Case ID: minn_48/html/0404-01.html
Source: Caselaw Access Project
Author: {"author": "Yanderburgh, J.", "license": "Public Domain", "url": "https://static.case.law/"}
Date Created: 2024-08-24T03:29:51.129683

Walter A. Wood M. & R. M. Co. vs. Minneapolis & N. E. Co.
    Submitted on briefs Jan. 4, 1893.
    Decided Feb. 10, 1892.
    Mortgage of Grain to be Raised. — A mortgage in advance of a crop to be sown and raised on' the land of the mortgagor will be treated as an ' executory agreement to mortgage, and will take effect when the crop is sown; but the property mortgaged must be capable of identification, as in other cases.
    Description of the Chattels Mortgaged. — A chattel mortgage of 40 acres of wheat, to be grown on a quarter section described, but where no particular 40 acres are designated, and a tract of 75 acres, parcel of the quarter section, instead of 40 acres, is sown, does not take effect as a mortgage of any part of the 75 acres, and is void for uncertainty of description.
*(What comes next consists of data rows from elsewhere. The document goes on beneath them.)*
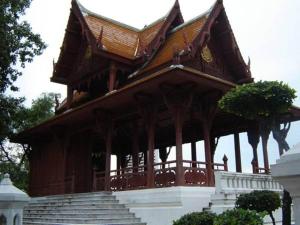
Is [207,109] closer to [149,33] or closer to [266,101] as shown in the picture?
[266,101]

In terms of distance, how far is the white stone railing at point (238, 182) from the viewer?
34.2 feet

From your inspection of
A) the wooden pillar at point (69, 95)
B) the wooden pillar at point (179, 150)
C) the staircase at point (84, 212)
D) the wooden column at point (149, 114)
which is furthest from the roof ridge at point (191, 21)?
the staircase at point (84, 212)

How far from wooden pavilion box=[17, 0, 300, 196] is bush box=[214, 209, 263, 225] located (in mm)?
4046

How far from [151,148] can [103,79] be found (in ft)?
18.4

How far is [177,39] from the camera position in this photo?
50.2ft

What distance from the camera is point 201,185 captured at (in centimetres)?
1138

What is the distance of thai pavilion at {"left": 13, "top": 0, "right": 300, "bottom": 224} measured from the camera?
38.5ft

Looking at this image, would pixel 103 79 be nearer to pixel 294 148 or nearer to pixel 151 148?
pixel 151 148

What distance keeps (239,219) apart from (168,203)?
429 cm

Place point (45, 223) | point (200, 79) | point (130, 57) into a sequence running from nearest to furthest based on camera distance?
point (200, 79), point (45, 223), point (130, 57)

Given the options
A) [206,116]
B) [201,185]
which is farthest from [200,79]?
[201,185]

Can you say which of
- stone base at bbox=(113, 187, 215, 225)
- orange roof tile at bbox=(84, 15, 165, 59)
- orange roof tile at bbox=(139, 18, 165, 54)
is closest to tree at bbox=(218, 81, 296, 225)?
stone base at bbox=(113, 187, 215, 225)

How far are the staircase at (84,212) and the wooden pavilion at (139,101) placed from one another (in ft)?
2.77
    Appeal by defendant, Minneapolis & Northern Elevator Company, from an order of the district court of Hennepin county, Hooker, J., made August 3, 1891, overruling its demurrer to the complaint.
    This action was commenced January 14, 1891. The complaint stated that Duncan McKellar on August 10, 1889, made and delivered to the plaintiff, Walter A. Wood Mowing & Eeaping Machine Company, a mortgage on 40 acres of wheat to be raised in each of the years 1890 and 1891 on the northeast quarter of section four, (4,) township 161, range 76, in Bottineau county, N. D., containing 160 acres, and then in his possession; that the mortgage was made in good faith to secure a debt of $140 he owed it, and was duly filed.
    It further stated that in the year 1890 McKellar sowed 75 acres of this land to wheat, and raised thereon about 600 bushels, which he cut, threshed, and delivered to the defendant, and that it had notice of plaintiff’s mortgage, but by its duly-authorized agent took the wheat, and converted it to its own use; that plaintiff was entitled to 222 bushels of this wheat by virtue of its mortgage, and that its value was $140; that plaintiff demanded of defendant that part of the wheat, but it refused to deliver it or-pay for it, to plaintiff’s damage $135. A copy of the mortgage was attached to the complaint.
    The defendant demurred to the complaint on the ground that it did not state facts sufficient to constitute a cause of action. This demurrer was overruled, and defendant appealed.
    
      Koon, Whelan & Bennett, for appellant.
    The mortgage, as to the wheat, is void because the description of it is indefinite and uncertain, and because the facts alleged in the complaint render the description of the wheat indefinite and uncertain in fact. Parker v. Chase, 62 Yt. 206; Price v. McComas, 21 Neb. 195; Dodds v. Neel, 41 Ark. 70; Krone v. Phelps, 43 Ark. 350; Watson v. Pugh, 51 Ark. 218; Kelly v. Reid, 57 Miss; 89; Fowler v. Hunt, 48 Wis. 345; Blakely v. Patrick, 67 N. G. 40; Stonehraker v. Ford, 81 Mo. 532; Richardson v. Alpena Lumber Co., 40 Mich. 203; Cass v. Gunnison, 58 Mich. 108.
    
      John L. Toionley, for respondent.
    The description of the wheat mortgaged was sufficiently definite and certain. Wade v. Straehan, 71 Mich. 459; Muse v. Lehman, 30 Kan. 514; Nichols, Shepard é Co. v. Barnes, 3 Dak. 148; Close v. Hodges, 44 Minn. 204; Bretz v. Diehl, 117 Pa. St. 589; Newell v. Warner, 44 Barb. 258; Kimberly v. Patchin, 19 N. Y. 330.
   Yanderburgh, J.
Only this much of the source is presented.